> Aim of the task: Reproduce each of the following items verbatim, leaving out the pictures.

-- start of Data shown --

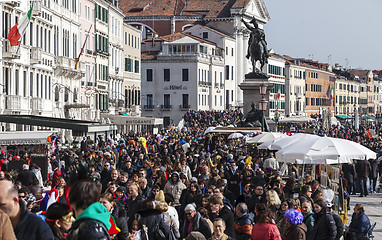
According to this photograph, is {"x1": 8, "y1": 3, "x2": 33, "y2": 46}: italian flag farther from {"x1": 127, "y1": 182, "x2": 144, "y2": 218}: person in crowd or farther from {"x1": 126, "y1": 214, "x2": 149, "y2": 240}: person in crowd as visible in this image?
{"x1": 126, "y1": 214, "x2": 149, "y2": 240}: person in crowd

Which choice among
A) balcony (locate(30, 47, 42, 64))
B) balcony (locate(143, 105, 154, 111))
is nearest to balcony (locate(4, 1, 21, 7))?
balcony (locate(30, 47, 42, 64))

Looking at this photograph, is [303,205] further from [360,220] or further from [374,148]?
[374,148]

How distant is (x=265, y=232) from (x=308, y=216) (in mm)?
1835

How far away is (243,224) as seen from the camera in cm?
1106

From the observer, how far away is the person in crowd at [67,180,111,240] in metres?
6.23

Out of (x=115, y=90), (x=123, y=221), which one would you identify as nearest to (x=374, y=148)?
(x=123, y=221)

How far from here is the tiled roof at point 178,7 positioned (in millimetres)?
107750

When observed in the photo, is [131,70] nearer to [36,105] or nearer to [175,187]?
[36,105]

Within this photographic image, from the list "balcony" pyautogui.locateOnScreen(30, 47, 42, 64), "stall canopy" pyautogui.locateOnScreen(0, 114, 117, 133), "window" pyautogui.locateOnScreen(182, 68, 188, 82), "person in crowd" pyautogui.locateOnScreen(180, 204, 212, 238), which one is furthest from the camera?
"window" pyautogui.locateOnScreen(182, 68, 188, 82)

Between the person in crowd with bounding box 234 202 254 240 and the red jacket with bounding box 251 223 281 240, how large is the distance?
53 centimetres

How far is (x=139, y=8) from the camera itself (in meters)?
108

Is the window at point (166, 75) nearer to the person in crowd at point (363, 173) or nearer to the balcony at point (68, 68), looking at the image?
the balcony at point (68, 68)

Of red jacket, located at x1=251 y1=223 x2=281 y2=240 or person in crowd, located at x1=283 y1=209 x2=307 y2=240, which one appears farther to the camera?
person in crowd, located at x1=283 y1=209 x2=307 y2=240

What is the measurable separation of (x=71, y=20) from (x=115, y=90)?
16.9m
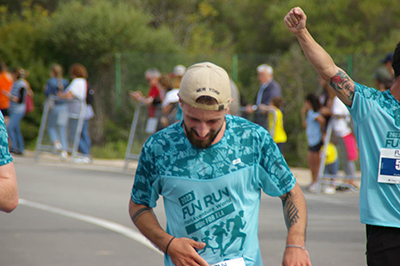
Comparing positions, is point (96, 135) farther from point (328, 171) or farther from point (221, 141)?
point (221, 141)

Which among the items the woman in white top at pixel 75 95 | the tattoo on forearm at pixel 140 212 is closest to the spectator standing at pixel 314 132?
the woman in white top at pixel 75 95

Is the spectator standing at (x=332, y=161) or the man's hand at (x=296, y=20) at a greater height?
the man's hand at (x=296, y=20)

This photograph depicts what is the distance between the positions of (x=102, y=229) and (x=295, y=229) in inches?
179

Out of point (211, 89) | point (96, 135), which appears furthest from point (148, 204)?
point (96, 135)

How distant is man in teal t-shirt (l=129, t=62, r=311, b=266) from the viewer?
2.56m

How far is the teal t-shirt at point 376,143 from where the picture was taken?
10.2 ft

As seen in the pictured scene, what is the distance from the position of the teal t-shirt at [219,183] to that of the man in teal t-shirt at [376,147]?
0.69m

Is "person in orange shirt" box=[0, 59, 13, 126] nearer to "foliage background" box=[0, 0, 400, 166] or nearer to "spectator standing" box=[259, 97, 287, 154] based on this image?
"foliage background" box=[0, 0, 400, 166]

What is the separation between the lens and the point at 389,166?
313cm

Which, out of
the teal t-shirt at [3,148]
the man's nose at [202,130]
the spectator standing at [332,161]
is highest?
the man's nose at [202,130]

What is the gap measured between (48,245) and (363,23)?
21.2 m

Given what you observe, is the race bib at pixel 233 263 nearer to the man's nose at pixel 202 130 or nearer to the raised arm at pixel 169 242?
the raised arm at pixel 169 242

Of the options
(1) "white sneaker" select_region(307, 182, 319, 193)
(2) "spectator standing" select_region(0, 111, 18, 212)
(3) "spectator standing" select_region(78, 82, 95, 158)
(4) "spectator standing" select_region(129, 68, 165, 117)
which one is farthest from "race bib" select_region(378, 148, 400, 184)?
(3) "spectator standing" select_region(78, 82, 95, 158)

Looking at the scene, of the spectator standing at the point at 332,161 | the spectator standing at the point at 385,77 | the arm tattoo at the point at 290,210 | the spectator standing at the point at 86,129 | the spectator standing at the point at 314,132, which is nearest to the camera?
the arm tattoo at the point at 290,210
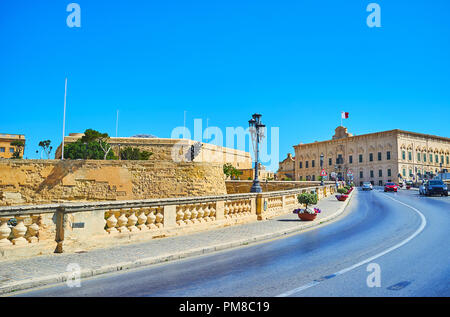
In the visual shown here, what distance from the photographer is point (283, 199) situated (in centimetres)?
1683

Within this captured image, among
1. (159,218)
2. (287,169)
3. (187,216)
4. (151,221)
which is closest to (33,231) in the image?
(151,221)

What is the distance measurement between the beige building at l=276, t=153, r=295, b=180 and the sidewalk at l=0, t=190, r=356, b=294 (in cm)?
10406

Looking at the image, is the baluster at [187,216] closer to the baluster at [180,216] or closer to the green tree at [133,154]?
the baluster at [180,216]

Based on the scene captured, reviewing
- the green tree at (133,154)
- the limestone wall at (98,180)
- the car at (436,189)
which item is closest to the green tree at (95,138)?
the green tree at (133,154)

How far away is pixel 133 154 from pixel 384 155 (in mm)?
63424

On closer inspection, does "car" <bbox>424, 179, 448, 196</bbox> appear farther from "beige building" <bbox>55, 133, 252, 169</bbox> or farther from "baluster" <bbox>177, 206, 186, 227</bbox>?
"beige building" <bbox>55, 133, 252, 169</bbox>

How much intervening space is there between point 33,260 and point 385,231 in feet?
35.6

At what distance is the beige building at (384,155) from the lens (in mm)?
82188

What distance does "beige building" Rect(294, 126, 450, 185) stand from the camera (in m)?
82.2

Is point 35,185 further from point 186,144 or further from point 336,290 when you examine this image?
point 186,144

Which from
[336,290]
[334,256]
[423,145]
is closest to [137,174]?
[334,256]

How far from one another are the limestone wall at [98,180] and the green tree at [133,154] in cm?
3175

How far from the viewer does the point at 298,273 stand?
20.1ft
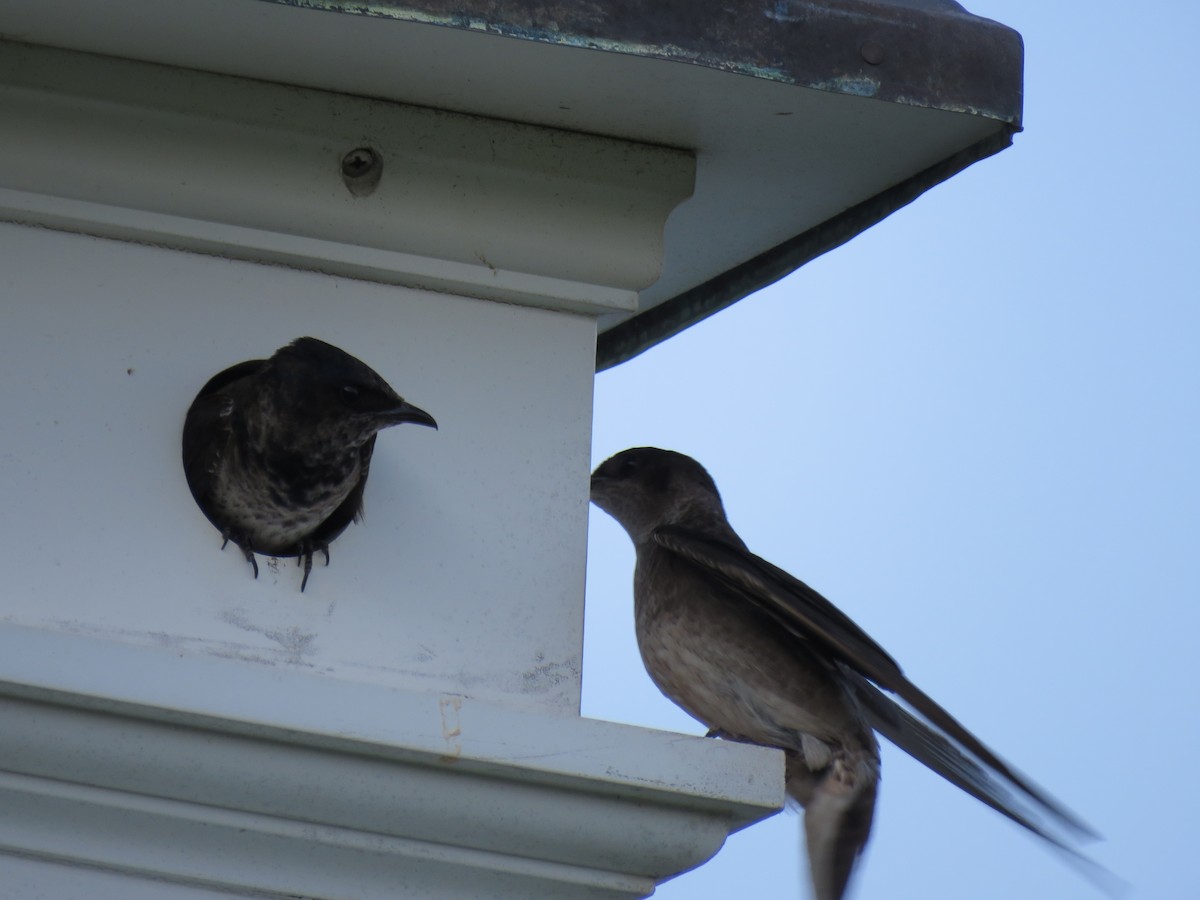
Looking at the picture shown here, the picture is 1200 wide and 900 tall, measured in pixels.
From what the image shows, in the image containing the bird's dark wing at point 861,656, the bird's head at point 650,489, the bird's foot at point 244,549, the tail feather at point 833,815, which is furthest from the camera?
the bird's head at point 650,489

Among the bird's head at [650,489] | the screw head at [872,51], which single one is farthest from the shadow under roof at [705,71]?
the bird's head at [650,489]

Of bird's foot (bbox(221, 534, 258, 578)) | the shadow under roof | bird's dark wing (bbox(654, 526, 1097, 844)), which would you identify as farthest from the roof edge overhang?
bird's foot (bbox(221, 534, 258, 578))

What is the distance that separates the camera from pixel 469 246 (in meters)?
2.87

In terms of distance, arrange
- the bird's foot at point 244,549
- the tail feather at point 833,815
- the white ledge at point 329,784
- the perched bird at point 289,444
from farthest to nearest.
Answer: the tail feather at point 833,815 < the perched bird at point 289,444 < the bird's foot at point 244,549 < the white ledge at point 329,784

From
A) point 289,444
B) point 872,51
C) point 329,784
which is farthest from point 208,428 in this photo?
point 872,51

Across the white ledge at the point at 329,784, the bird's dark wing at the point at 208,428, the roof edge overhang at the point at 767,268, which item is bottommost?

-- end of Data shown --

> Response to this exercise:
According to this photograph, is {"x1": 8, "y1": 3, "x2": 33, "y2": 46}: italian flag farther from {"x1": 127, "y1": 182, "x2": 144, "y2": 218}: person in crowd or farther from {"x1": 126, "y1": 214, "x2": 149, "y2": 240}: person in crowd as visible in this image?
{"x1": 126, "y1": 214, "x2": 149, "y2": 240}: person in crowd

Which choice among
A) balcony (locate(30, 47, 42, 64))
B) balcony (locate(143, 105, 154, 111))
is nearest to balcony (locate(4, 1, 21, 7))?
balcony (locate(30, 47, 42, 64))

Looking at this photograph, is [303,205] further from [360,220] or further from [374,148]?
[374,148]

How distant is (x=265, y=232) from (x=308, y=216) (in mm)?
1835

How far away is (243,224) as seen from the camera in cm?
1106

From the observer, how far away is the person in crowd at [67,180,111,240] in metres?
6.23

Out of (x=115, y=90), (x=123, y=221), which one would you identify as nearest to (x=374, y=148)?
(x=123, y=221)

How far from here is the tiled roof at point 178,7 positioned (in millimetres)?
107750

When observed in the photo, is [131,70] nearer to [36,105] or nearer to [175,187]?
[36,105]

Within this photographic image, from the list "balcony" pyautogui.locateOnScreen(30, 47, 42, 64), "stall canopy" pyautogui.locateOnScreen(0, 114, 117, 133), "window" pyautogui.locateOnScreen(182, 68, 188, 82), "person in crowd" pyautogui.locateOnScreen(180, 204, 212, 238), which one is furthest from the camera?
"window" pyautogui.locateOnScreen(182, 68, 188, 82)

Between the person in crowd with bounding box 234 202 254 240 and the red jacket with bounding box 251 223 281 240, how large is the distance?
53 centimetres

How far is (x=139, y=8) from the camera itself (in meters)?
108

Is the window at point (166, 75) nearer to the person in crowd at point (363, 173) or nearer to the balcony at point (68, 68), looking at the image?
the balcony at point (68, 68)

Of red jacket, located at x1=251 y1=223 x2=281 y2=240 or person in crowd, located at x1=283 y1=209 x2=307 y2=240, which one appears farther to the camera?
person in crowd, located at x1=283 y1=209 x2=307 y2=240

What is the measurable separation of (x=71, y=20) from (x=115, y=90)?
16.9m
Comparing positions, is point (96, 135) farther from point (328, 171) or farther from point (221, 141)?
point (221, 141)

Which among the items the woman in white top at pixel 75 95 | the tattoo on forearm at pixel 140 212 is closest to the spectator standing at pixel 314 132?
the woman in white top at pixel 75 95

Is the spectator standing at (x=332, y=161) or the man's hand at (x=296, y=20) at a greater height?
the man's hand at (x=296, y=20)

This photograph depicts what is the distance between the positions of (x=102, y=229) and (x=295, y=229) in inches?
179

Out of point (211, 89) | point (96, 135), which appears furthest from point (148, 204)?
point (96, 135)

How distant is man in teal t-shirt (l=129, t=62, r=311, b=266) from the viewer?
2.56m

How far is the teal t-shirt at point 376,143 from where the picture was taken?
10.2 ft

As seen in the pictured scene, what is the distance from the position of the teal t-shirt at [219,183] to that of the man in teal t-shirt at [376,147]?
0.69m

Is "person in orange shirt" box=[0, 59, 13, 126] nearer to "foliage background" box=[0, 0, 400, 166] or nearer to "spectator standing" box=[259, 97, 287, 154] based on this image?
"foliage background" box=[0, 0, 400, 166]

What is the separation between the lens and the point at 389,166?
313cm

Which, out of
the teal t-shirt at [3,148]
the man's nose at [202,130]
the spectator standing at [332,161]
is highest?
the man's nose at [202,130]

What is the gap measured between (48,245) and (363,23)?
21.2 m

Given what you observe, is the race bib at pixel 233 263 nearer to the man's nose at pixel 202 130 or nearer to the raised arm at pixel 169 242?
the raised arm at pixel 169 242

Of the options
(1) "white sneaker" select_region(307, 182, 319, 193)
(2) "spectator standing" select_region(0, 111, 18, 212)
(3) "spectator standing" select_region(78, 82, 95, 158)
(4) "spectator standing" select_region(129, 68, 165, 117)
which one is farthest from "race bib" select_region(378, 148, 400, 184)?
(3) "spectator standing" select_region(78, 82, 95, 158)

Looking at the scene, of the spectator standing at the point at 332,161 | the spectator standing at the point at 385,77 | the arm tattoo at the point at 290,210 | the spectator standing at the point at 86,129 | the spectator standing at the point at 314,132, which is nearest to the camera?
the arm tattoo at the point at 290,210
In the visual shown here, what distance from the photographer is point (283, 199) situated (in centimetres)?
1683

Within this captured image, among
1. (159,218)
2. (287,169)
3. (187,216)
4. (151,221)
which is closest to (33,231) in the image?
(151,221)

What is the distance measurement between the beige building at l=276, t=153, r=295, b=180 and the sidewalk at l=0, t=190, r=356, b=294 (in cm)?
10406

Looking at the image, is the baluster at [187,216] closer to the baluster at [180,216] or closer to the green tree at [133,154]?
the baluster at [180,216]

Based on the scene captured, reviewing
- the green tree at (133,154)
- the limestone wall at (98,180)
- the car at (436,189)
which item is closest to the green tree at (95,138)?
the green tree at (133,154)

How far away is pixel 133 154 from pixel 384 155 (in mm)?
63424

On closer inspection, does "car" <bbox>424, 179, 448, 196</bbox> appear farther from "beige building" <bbox>55, 133, 252, 169</bbox> or farther from "baluster" <bbox>177, 206, 186, 227</bbox>?
"beige building" <bbox>55, 133, 252, 169</bbox>

How much intervening space is there between point 33,260 and point 385,231 in feet?
35.6

At what distance is the beige building at (384,155) from the lens (in mm)?
82188

What distance does "beige building" Rect(294, 126, 450, 185) stand from the camera (in m)?
82.2

Is point 35,185 further from point 186,144 or further from point 336,290 when you examine this image?
point 186,144

Which from
[336,290]
[334,256]
[423,145]
is closest to [137,174]?
[334,256]

How far from one another are the limestone wall at [98,180] and the green tree at [133,154] in cm?
3175

How far from the viewer does the point at 298,273 stand?
20.1ft
Looking at the picture shown here, the picture is 1200 wide and 900 tall, measured in pixels.
From what the image shows, in the image containing the bird's dark wing at point 861,656, the bird's head at point 650,489, the bird's foot at point 244,549, the tail feather at point 833,815, which is furthest from the camera?
the bird's head at point 650,489

Among the bird's head at [650,489] | the screw head at [872,51], which single one is farthest from the shadow under roof at [705,71]?
the bird's head at [650,489]

Of bird's foot (bbox(221, 534, 258, 578)) | the shadow under roof | bird's dark wing (bbox(654, 526, 1097, 844)), which would you identify as farthest from the roof edge overhang?
bird's foot (bbox(221, 534, 258, 578))

What is the distance that separates the camera from pixel 469 246 (in meters)?
2.87

In terms of distance, arrange
- the bird's foot at point 244,549
- the tail feather at point 833,815
- the white ledge at point 329,784
- the perched bird at point 289,444
from farthest to nearest.
Answer: the tail feather at point 833,815 < the perched bird at point 289,444 < the bird's foot at point 244,549 < the white ledge at point 329,784

From
A) point 289,444
B) point 872,51
C) point 329,784
which is farthest from point 208,428 in this photo?
point 872,51

Across the white ledge at the point at 329,784, the bird's dark wing at the point at 208,428, the roof edge overhang at the point at 767,268, which item is bottommost?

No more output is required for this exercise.